# Task brief:
Reproduce word for word the rows in the part that opens with the line containing "Among bbox=[423, 388, 595, 583]: upholstered" and closes with the line containing "2.31 metres", including both of those lines. Leave the pictures out of your answer.

# Material to process:
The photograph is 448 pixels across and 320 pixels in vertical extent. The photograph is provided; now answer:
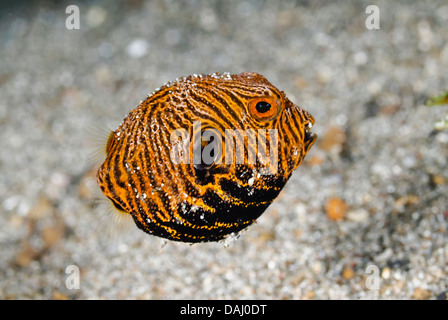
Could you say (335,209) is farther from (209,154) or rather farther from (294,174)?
(209,154)

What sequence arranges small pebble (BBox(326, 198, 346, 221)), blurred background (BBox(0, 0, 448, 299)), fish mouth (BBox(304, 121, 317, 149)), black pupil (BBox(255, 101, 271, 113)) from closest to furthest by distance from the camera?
black pupil (BBox(255, 101, 271, 113)) < fish mouth (BBox(304, 121, 317, 149)) < blurred background (BBox(0, 0, 448, 299)) < small pebble (BBox(326, 198, 346, 221))

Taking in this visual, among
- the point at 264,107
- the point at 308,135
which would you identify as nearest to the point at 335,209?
the point at 308,135

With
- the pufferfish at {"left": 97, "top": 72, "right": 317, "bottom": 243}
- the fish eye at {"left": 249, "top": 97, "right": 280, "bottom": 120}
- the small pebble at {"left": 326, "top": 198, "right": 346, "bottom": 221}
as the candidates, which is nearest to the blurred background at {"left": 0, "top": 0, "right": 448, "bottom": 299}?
the small pebble at {"left": 326, "top": 198, "right": 346, "bottom": 221}

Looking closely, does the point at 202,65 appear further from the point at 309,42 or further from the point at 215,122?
the point at 215,122

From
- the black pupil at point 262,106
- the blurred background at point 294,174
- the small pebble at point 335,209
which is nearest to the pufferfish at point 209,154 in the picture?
the black pupil at point 262,106

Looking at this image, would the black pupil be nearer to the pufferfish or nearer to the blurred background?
the pufferfish
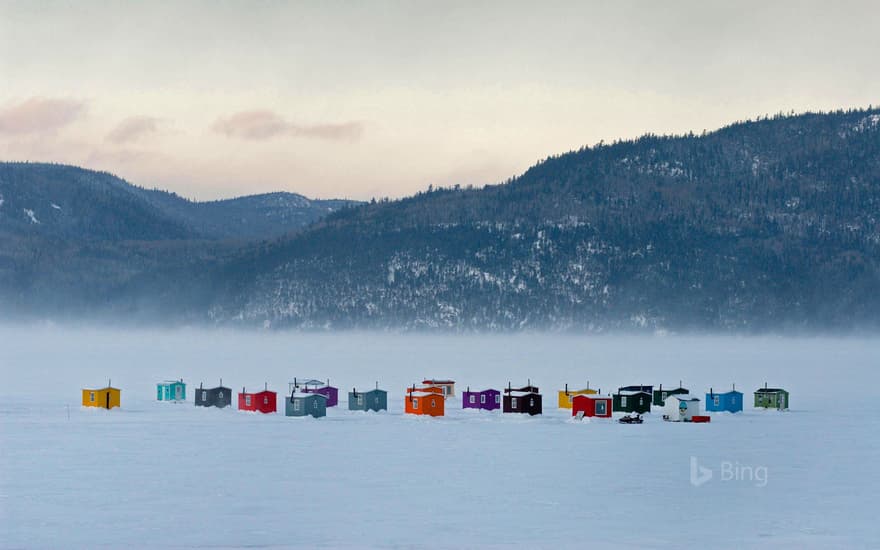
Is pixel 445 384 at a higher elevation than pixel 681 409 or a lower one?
higher

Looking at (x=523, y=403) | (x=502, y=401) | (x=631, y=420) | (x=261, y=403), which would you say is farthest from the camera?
(x=502, y=401)

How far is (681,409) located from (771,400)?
2113 cm

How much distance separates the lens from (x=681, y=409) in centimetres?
12125

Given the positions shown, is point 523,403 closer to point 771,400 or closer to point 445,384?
point 445,384

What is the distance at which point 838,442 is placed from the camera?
102 metres

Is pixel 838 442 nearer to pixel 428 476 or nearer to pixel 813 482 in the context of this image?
pixel 813 482

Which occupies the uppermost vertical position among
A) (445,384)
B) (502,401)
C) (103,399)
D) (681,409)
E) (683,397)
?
(445,384)

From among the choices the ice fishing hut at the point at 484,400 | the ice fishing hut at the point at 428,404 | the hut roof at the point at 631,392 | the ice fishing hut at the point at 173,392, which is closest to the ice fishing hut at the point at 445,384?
the ice fishing hut at the point at 484,400

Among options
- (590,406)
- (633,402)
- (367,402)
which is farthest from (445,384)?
(590,406)

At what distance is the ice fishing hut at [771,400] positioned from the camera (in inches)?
5438

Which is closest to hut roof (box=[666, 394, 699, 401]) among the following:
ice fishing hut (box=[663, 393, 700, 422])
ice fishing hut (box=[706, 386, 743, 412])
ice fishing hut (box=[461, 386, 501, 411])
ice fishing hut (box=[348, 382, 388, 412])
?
ice fishing hut (box=[663, 393, 700, 422])

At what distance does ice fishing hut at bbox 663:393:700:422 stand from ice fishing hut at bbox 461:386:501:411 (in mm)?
17820

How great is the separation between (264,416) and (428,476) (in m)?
46.6

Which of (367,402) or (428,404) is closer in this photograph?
(428,404)
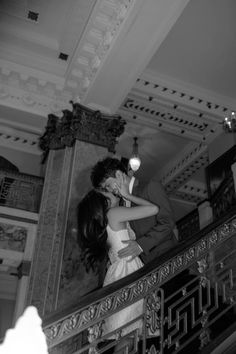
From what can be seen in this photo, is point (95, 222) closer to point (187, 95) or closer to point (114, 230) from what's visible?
point (114, 230)

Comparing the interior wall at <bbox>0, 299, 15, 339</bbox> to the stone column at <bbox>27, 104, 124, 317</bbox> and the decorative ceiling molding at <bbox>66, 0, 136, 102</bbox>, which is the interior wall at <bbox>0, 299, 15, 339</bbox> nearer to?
the stone column at <bbox>27, 104, 124, 317</bbox>

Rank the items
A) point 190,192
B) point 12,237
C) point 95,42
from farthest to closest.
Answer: point 190,192 → point 12,237 → point 95,42

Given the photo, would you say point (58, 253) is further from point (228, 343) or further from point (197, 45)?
point (197, 45)

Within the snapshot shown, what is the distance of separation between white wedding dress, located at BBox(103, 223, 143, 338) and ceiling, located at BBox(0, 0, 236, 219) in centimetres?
384

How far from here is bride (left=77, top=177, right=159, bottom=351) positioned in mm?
3545

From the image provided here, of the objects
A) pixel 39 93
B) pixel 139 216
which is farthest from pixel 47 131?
pixel 139 216

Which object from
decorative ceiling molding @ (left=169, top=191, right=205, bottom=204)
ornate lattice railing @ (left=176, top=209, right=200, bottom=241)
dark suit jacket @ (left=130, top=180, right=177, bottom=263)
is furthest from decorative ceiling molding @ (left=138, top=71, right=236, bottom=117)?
dark suit jacket @ (left=130, top=180, right=177, bottom=263)

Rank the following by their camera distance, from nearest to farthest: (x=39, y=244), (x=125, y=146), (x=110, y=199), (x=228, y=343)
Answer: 1. (x=228, y=343)
2. (x=110, y=199)
3. (x=39, y=244)
4. (x=125, y=146)

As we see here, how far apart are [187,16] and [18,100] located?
3724 millimetres

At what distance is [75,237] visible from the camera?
6953mm

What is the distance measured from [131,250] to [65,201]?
11.8 ft

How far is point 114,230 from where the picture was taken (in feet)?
12.8

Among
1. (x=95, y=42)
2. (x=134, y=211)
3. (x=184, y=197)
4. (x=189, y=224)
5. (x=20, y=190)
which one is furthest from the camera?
(x=184, y=197)

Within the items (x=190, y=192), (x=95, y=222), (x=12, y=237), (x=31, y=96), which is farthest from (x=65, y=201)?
(x=190, y=192)
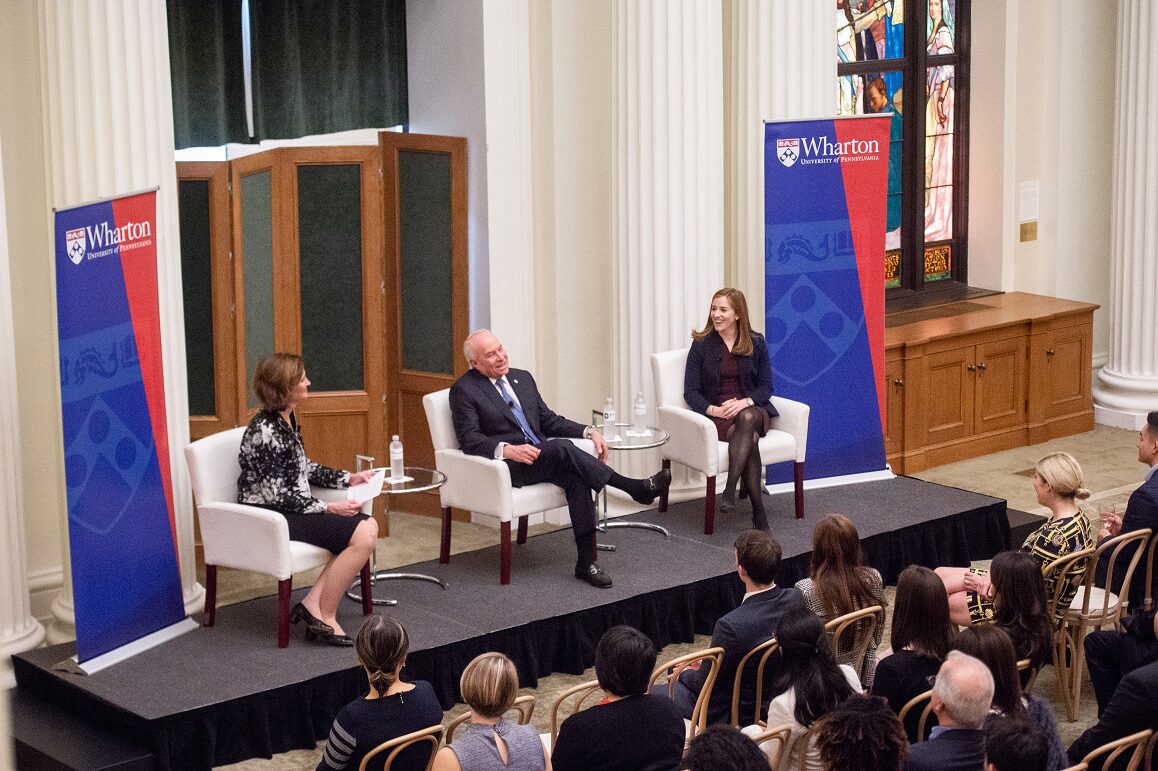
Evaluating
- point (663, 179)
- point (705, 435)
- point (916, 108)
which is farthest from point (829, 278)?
point (916, 108)

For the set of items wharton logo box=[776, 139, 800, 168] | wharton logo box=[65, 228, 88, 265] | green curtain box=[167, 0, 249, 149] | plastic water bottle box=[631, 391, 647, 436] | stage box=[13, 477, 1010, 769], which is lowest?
stage box=[13, 477, 1010, 769]

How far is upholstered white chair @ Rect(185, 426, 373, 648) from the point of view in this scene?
560 cm

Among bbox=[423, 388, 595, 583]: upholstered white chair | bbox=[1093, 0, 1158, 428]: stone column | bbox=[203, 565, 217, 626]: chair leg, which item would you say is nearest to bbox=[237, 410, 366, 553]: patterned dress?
bbox=[203, 565, 217, 626]: chair leg

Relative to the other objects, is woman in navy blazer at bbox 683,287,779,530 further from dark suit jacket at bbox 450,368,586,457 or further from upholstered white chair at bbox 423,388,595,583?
dark suit jacket at bbox 450,368,586,457

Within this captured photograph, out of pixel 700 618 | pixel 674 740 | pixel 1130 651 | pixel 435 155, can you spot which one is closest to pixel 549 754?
pixel 674 740

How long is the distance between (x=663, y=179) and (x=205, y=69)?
7.25 feet

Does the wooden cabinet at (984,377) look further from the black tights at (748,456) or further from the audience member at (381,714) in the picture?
the audience member at (381,714)

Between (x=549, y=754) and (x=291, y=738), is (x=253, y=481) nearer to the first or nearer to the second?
(x=291, y=738)

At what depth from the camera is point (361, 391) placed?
769 centimetres

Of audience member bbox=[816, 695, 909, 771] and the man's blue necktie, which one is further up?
the man's blue necktie

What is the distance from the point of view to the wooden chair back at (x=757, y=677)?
4.49 meters

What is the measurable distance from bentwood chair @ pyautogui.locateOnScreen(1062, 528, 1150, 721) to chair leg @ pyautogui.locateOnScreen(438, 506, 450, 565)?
2532 millimetres

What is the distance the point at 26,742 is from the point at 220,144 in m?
3.06

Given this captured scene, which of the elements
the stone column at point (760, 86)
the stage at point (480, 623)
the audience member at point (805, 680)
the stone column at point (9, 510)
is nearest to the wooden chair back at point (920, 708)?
the audience member at point (805, 680)
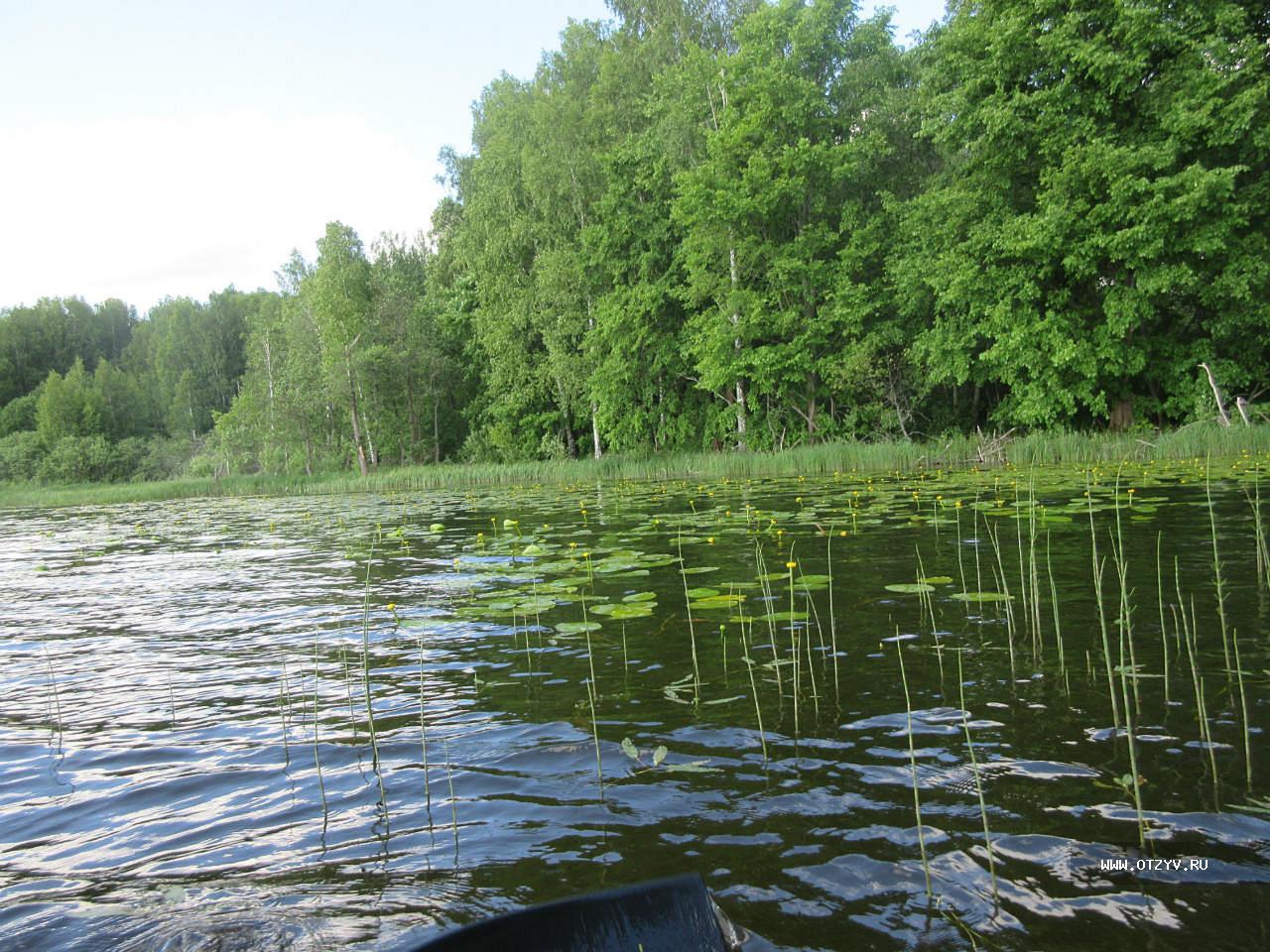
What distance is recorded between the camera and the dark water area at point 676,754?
2.31 metres

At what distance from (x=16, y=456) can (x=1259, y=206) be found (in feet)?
205

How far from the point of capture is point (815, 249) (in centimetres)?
2511

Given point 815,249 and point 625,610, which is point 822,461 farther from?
point 625,610

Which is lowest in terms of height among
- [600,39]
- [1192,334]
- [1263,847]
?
[1263,847]

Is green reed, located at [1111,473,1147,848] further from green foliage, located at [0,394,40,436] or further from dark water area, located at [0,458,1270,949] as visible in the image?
green foliage, located at [0,394,40,436]

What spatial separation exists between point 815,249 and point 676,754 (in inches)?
936

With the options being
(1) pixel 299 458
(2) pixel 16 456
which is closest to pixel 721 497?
(1) pixel 299 458

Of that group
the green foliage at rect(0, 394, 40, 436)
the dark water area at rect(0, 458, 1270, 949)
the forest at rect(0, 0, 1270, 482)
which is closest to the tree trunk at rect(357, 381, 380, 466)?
the forest at rect(0, 0, 1270, 482)

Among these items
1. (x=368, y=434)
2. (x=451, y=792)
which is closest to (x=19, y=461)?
(x=368, y=434)

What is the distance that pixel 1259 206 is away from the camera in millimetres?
18531

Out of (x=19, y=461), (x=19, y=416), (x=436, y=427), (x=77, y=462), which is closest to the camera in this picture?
(x=436, y=427)

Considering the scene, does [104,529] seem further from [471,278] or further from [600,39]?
[600,39]

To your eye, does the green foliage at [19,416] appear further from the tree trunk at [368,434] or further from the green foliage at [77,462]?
the tree trunk at [368,434]

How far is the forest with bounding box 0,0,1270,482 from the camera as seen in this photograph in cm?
1883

# Result:
Among bbox=[423, 388, 595, 583]: upholstered white chair | bbox=[1093, 0, 1158, 428]: stone column | bbox=[203, 565, 217, 626]: chair leg, which item would you say is nearest to bbox=[237, 410, 366, 553]: patterned dress?
bbox=[203, 565, 217, 626]: chair leg

Relative to the other objects, is woman in navy blazer at bbox 683,287,779,530 further from dark suit jacket at bbox 450,368,586,457 or further from upholstered white chair at bbox 423,388,595,583?
dark suit jacket at bbox 450,368,586,457

Within this captured photograph, out of pixel 700 618 | pixel 674 740 | pixel 1130 651 | pixel 435 155, can you spot which one is closest to pixel 549 754?
pixel 674 740

How long is the distance between (x=663, y=179) and (x=205, y=69)?
7.25 feet

Does the wooden cabinet at (984,377) look further from the black tights at (748,456) or further from the audience member at (381,714) in the picture?
the audience member at (381,714)

Between (x=549, y=754) and (x=291, y=738), is (x=253, y=481) nearer to the first or nearer to the second?
(x=291, y=738)

At what depth from the camera is point (361, 391) placed?
769 centimetres

Of audience member bbox=[816, 695, 909, 771] and the man's blue necktie, which one is further up?
the man's blue necktie

What is the distance from the point of view to the wooden chair back at (x=757, y=677)?
4.49 meters

What is the measurable distance from bentwood chair @ pyautogui.locateOnScreen(1062, 528, 1150, 721) to chair leg @ pyautogui.locateOnScreen(438, 506, 450, 565)?
2532 millimetres

What is the distance the point at 26,742 is from the point at 220,144 in m?
3.06

Given this captured scene, which of the elements
the stone column at point (760, 86)
the stage at point (480, 623)
the audience member at point (805, 680)
the stone column at point (9, 510)
is nearest to the wooden chair back at point (920, 708)?
the audience member at point (805, 680)
What distance is recorded between the camera and the dark water area at point 676,754?
2.31 metres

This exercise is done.